Constrained Learning from Demonstration

Injecting abstract behavioral constraints into Learning from Demonstration techniques for faster, safer, and more reliable robot skill learning.

by Carl Mueller on May 02, 2019

Carl’s research focuses on developing new techniques for non-expert users to communicate complicated and abstract information to robotic learning systems. This research predominantly focuses on Learning from Demonstration (LfD): a set of techniques that enable human users to teach a robot how to perform a task without the need for actual programming knowledge. Traditionally, such techniques utilize teleoperation, kinesthetic learning, or imitation learning, most of which record low-level data such as end-effector position and robot configuration.
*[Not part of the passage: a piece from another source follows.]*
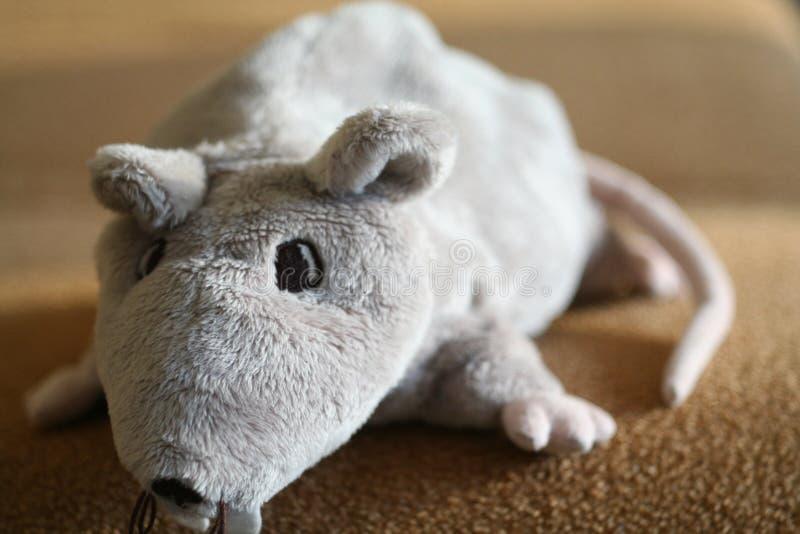 Download RAT stock image. Image of tail, animals, animal, hunter - 439337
These low-level state spaces have limited bandwidth to capture many of the important factors and abstract concepts relevant to successful skill learning and execution. This is in stark contrast to how human beings teach other human beings. For example, a parent might teach a child to ride a bike by demonstration, but they likely utilize some combination of language, gesturing, object signalling, and positive or negative feedback etc., to convey higher-level concepts.

Unfortunately, most robotic learning systems do not yet utilize such information and instead rely on the low-level data mentioned above. It’s as though to teach someone how to pedal a bike, we’ve opted to physically move their legs in a pedaling motion. However, advances in natural language understanding, augmented reality interfaces, task and motion planning, and machine learning all help to enrich LfD with multi-modal techniques. In his first paper, Carl introduced the idea of a ‘concept constraint’ that represents abstract restrictions on the behavior of the robot essential to successful skill learning and execution (e.g. keeping a cup upright until over the target). Encoded as boolean operators, these constraints can be communicated via natural language and evaluated given the state of the environment thereby providing more sophisticated information alongside demonstration data. The result is a more efficient robot learner capable of safer, more robust, and trustworthy task execution.